After waking up with a case of heartburn that would probably kill Tommy Lasorda, we packed up and headed on out on a long, scenic drive to Arcata, California. Steve took the wheel in one hand and lit up a cigarette in the other, a modern day lone ranger.
I sat shotgun, his very own Tonto. Most of the drive looked like this.
Until Steve downed his 8th beer. And then it looked more like this.
Eventually we hit the Redwoods (not literally, thankfully) and pulled over to fondle some nature. Birthday boy Mike Biskup was especially aroused, and started giving the business to one of the poor trees.
As an avid outdoorsman and friend of all living things, I couldn't help but take offense to Mike's unbridled savagery, even if it was birthday.
I needed to teach Mike a lesson, and what better way than giving him a taste of his own medicine?
Mike cried a little, but I think he liked it. Afterwards, we cuddled, and I think he gained a newfound respect for nature, as you can see from the look on his face.
After this brief lesson in nature and sodomy, we got back in the car and headed for the California coast. I was soon informed via text message that the Giants, at one point down 17-3 to the Washington Redskins, had come back to win the game with a goal line stand. And then we saw this...
...and for a good twenty minutes or so, I believed that God didn't hate me. We parked the car at a tiny beach along the way, so Mike could have lunch, and everyone else could take photos of each other's penises. It was a good time.

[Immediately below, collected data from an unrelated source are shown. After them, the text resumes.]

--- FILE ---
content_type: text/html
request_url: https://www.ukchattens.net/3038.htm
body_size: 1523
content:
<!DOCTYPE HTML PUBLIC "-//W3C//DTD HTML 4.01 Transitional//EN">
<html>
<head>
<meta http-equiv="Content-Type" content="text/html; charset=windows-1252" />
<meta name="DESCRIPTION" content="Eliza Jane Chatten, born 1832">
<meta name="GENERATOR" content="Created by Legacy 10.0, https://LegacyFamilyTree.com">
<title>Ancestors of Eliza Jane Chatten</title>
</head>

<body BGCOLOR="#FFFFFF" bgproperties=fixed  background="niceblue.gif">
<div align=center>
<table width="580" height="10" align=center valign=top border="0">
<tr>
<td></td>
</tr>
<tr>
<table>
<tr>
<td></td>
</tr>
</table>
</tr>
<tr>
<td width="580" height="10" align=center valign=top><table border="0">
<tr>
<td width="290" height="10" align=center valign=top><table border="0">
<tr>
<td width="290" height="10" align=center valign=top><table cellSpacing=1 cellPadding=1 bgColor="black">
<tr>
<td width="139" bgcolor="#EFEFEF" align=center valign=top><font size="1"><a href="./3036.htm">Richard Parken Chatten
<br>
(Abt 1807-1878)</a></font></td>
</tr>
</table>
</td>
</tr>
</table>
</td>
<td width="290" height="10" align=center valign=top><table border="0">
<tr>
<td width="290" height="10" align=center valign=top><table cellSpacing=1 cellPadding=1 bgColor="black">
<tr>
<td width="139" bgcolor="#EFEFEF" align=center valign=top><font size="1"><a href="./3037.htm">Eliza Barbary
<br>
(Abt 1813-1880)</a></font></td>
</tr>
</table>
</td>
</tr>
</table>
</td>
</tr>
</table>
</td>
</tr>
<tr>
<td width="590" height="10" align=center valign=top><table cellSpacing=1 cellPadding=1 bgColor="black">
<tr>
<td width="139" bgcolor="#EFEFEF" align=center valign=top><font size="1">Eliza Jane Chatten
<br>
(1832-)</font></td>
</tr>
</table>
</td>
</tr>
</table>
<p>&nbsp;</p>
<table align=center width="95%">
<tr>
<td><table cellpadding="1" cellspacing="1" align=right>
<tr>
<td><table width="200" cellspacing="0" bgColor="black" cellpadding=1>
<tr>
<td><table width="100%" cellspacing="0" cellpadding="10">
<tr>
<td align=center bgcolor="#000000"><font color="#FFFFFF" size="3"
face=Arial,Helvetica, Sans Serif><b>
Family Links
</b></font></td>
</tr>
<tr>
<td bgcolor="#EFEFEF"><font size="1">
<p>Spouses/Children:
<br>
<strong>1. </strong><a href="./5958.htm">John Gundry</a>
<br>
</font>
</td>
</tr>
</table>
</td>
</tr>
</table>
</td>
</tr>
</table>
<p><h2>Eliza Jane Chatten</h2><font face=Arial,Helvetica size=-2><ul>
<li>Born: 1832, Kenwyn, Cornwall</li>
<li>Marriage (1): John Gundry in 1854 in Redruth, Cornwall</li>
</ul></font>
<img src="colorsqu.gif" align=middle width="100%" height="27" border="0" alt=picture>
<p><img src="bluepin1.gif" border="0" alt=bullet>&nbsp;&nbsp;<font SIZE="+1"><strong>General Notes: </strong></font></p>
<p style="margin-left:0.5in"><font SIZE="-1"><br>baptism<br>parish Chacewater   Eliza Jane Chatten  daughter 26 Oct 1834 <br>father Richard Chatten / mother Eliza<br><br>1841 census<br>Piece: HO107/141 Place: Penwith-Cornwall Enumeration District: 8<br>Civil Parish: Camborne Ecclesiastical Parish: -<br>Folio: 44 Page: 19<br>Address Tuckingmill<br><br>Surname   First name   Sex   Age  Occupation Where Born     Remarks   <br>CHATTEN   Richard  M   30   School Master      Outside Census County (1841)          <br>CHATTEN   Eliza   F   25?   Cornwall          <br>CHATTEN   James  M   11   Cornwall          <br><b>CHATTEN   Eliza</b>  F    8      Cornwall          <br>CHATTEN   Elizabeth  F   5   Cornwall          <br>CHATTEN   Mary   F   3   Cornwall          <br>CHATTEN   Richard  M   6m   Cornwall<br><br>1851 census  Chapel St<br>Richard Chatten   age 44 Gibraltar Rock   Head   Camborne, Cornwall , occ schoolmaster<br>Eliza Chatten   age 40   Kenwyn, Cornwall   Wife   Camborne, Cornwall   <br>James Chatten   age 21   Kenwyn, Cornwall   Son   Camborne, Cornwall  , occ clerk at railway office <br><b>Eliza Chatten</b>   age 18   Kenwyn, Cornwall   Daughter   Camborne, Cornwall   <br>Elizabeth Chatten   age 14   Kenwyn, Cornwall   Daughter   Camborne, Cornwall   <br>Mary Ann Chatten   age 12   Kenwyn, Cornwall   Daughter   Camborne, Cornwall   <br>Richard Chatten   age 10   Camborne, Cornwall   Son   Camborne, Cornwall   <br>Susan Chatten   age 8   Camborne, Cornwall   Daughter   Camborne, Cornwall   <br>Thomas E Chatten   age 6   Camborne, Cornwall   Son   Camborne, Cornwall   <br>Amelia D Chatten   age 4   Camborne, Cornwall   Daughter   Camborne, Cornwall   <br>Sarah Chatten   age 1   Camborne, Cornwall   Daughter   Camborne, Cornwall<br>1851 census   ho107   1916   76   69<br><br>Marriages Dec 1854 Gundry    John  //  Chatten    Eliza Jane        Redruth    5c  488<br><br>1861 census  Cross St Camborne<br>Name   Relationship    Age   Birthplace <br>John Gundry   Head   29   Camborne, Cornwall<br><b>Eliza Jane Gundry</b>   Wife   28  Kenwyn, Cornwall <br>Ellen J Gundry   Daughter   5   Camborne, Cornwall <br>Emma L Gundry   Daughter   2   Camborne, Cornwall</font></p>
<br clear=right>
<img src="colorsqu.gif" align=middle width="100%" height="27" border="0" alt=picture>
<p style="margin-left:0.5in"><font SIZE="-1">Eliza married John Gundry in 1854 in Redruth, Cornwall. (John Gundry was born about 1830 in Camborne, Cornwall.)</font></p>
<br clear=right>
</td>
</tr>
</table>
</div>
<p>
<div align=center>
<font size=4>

"What do you say, Vino?" Boris inquired.
"I say I think I smell weed," I said, "Let's follow this scent, and see where it leads."
And so we did. Not surprisingly, it led us directly to Muddy's Hot Cup, the quaint little venue in Humboldt County at which we were playing at that evening. We met Kate, the manager of the place, who was awesome. Here she is wearing our limited edition "Jay Biskup Thinks You're An Asshole" t-shirt, with John and Mike outside the bar.
Kate was not the only awesome Arcata-ian. A magician named Shantaram, who owned the liquor store across the street, impressed us all by making a free bottle of Ketel One appear. We gratefully thanked him, and performed a little magic trick ourselves by making the vodka disappear. Shortly thereafter, I wound up with a bra on my head.
One guy, the only Arcata-ian who was not awesome, demanded that I give him the bra, claiming it was his ex-girlfriend's. I respectfully declined to comply with his wishes, as this was the first under-garment I have ever received while performing, and it smelled pretty. We played for quite a while and it was a fun mess of a time. I don't know happened. Band members were coming and going from the stage every few minutes, audience members were playing with the band, and at one point I think I was talking in between songs for about twenty minutes straight (about what, I do not recall). Suffice it to say I think we all had a pretty strong contact high, some of us from just breathing in the Arcata air, some of us from putting our lips on joints and breathing in the sweet marijuana smoke. We made some great new friends, like these people....
...and these people, who were actually lifeguards. Respect.
Good times were had by all. It certainly wasn't our most well-attended show, and definitely not our best performance, but undoubtedly the most fun show of the trip. Many thanks to Kate and all the fine people of Arcata, except that one guy who was a douche.